Task set |
(a) Answer these questions from the separation science report:
(i) What daily sample throughput was reached with monolith columns on multiplexed LC–MS systems?
(ii) About how long did a single 96-well plate of samples take to run with the monolith polymer plugs?
(iii) Which university did Mike Ramsey and co-workers come from?
(b) Rewrite the separation science report from "The optimized system" to "of high complexity.", substituting "mass-spectrometric trigger" for "MS trigger".

Frank Steiner and coworkers from Saarland University and Dionex, Germering, Germany have developed an MS-triggered semipreparative HPLC system for automated purification and fractionation of complex mixtures. Unlike most systems reported in literature, their system was not based upon a passive splitter. The tubing and the size of a make-up flow to enhance MS detection were optimized by theoretical modeling and experimental results. It turned out that the crucial system delay time (time between band arrival at MS and at the fraction collector) was independent of the make-up flow rate over a wide range. However, the delay time was sensitive to variations in the prep column flow rate. This delay time was of the utmost concern when using a high-permeability silica monolith column for speeding up the preparative fractionation. In such a case, the tubing design was adopted to generate the required delay time.
The optimized system was applied to target-oriented fractionation of complex natural products. Unlike a "one sample, one fraction" strategy as primarily pursued with MS-triggered automated purification in combinatorial synthesis, this mode of application was not yet found in literature. They reported the preparative fractionation of St. John's Wort extracts obtained from accelerated solvent extraction (ASE) using the automated purification system. The obvious advantage of a MS trigger over a nonselective UV trigger, namely, to reduce the number of fractions to those that are desired, is of crucial importance when the system is applied to samples of high complexity.
Karin Cabrera of Merck, Darmstadt, Germany, and Japanese co-workers from Kyoto University and Kyoto Monolith further elaborated on their commercial Chromolith monolithic columns and contrary to the Arqule presentation, her feeling was that large library screening is still required, so her talk was poised around screening with 200,000 compound libraries. By using monolith columns with multiplexed LC–MS systems, they could achieve around 1560 samples/day throughput. She also reported in their experience, the reproducibility of monolith columns was better than particle-packed columns and that they were twice as stable.
Zeki Altun and co-workers from Astra Zeneca, Sodertalje, Sweden, and Karlstad University, Kalsdad, Sweden improved sample preparation throughput by using monolith polymer plugs packed in 96-well tips rather than SPE packed beds. The increased flow rates through the monolith allowed them to run a single 96-well plate of samples in about 2 min. They were able to validate a method for a model drug compound in plasma much faster than previously.
Microfluidics and HPLC-on-a-Chip
One of the more interesting areas of separation science is the movement towards miniaturization driven by the need for the analysis of smaller, complex samples, cost reduction, decrease in use of solvents and chemical waste, smaller instrument footprints, more compatible interfacing to MS, simple automation, and increased sensitivity.
Work towards improving performance of microfluidic devices was the subject of several presentations. In the Closing Plenary Session, Mike Ramsey and co-workers from the University of North Carolina, Chapel Hill, North Carolina gave an update on micro- and nanofabricated devices for chemical separations. He covered some of the fabrication approaches used to generate chip-based devices, compared microchip-based electrokinetic separation systems, and surveyed a few of the commercial products. He then proceeded to talk about work focused on hydraulic-driven chip-based separation systems rather than electrodriven systems. To date, most pressure-driven chip-based systems have provided poor performance compared to conventional HPLC. There have been several demonstrations of generating hydraulic pressure using electroosmotic forces in capillaries and a few on microfabricated fluidic devices. Electrokinetic-based pumps allow a relatively straightforward approach to integrating both pumps and LC columns on a single microchip and decoupling mobile-phase velocity from the electrically driven electrokinetic phenomenon. Ramsey's group has been investigating designs to accomplish this decoupling. By using appropriately designed microfluidic architectures (channel widths, depths, and lengths) with spatially selective control of surface chemistry, they have been able to generate pressure-generated flow, which is linear with applied electric field. The electrokinetic-based pumps have been able to generate sufficient pressure to perform chromatography in open-channel microchip devices. In addition, the group has been investigating the synthesis of silica-based monolithic stationary phases within the microchannel structures. Because organic monoliths show swelling within the channels, the silica-based monoliths should provide better performance.

Supplied entries |
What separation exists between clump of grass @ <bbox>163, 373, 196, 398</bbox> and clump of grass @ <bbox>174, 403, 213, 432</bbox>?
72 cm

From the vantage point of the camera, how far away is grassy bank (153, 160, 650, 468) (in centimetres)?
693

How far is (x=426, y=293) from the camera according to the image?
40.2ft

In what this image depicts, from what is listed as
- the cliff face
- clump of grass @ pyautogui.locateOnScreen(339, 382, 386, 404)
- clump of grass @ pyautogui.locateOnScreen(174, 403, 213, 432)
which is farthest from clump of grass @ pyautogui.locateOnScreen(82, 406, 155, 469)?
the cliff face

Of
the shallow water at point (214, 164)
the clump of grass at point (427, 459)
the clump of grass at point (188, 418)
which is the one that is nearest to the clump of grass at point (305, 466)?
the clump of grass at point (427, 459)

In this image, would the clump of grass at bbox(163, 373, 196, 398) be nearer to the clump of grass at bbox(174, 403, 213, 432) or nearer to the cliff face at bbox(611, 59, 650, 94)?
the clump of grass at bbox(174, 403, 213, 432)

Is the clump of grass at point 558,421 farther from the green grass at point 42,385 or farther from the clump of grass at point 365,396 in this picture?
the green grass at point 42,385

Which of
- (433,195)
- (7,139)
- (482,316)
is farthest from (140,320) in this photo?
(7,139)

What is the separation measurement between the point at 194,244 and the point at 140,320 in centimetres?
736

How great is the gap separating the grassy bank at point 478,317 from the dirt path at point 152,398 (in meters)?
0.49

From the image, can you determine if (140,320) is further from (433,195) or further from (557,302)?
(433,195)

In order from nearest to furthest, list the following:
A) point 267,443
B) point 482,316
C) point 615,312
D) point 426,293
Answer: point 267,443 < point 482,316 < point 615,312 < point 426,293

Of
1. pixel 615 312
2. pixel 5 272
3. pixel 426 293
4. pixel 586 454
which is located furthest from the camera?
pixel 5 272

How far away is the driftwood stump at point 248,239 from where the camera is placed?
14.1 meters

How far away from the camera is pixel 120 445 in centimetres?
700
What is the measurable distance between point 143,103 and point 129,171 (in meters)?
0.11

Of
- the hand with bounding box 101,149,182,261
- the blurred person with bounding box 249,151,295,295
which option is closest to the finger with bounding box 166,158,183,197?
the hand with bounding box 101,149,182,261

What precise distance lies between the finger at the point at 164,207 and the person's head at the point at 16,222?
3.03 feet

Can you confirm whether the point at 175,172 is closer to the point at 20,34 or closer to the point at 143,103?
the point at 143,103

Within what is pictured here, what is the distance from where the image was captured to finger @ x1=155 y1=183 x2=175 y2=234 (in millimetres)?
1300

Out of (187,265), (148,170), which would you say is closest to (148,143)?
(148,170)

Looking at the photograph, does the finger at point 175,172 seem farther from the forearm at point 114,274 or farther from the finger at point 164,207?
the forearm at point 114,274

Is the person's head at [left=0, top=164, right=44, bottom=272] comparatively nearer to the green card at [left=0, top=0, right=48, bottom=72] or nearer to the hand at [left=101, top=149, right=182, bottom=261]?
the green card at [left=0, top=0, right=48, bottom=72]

Solution set |
(a)
(i) Around 1560 samples/day.
(ii) About 2 min.
(iii) The University of North Carolina, Chapel Hill, North Carolina.

(b)
The optimized system was applied to target-oriented fractionation of complex natural products. Unlike a "one sample, one fraction" strategy as primarily pursued with MS-triggered automated purification in combinatorial synthesis, this mode of application was not yet found in literature. They reported the preparative fractionation of St. John's Wort extracts obtained from accelerated solvent extraction (ASE) using the automated purification system. The obvious advantage of a mass-spectrometric trigger over a nonselective UV trigger, namely, to reduce the number of fractions to those that are desired, is of crucial importance when the system is applied to samples of high complexity.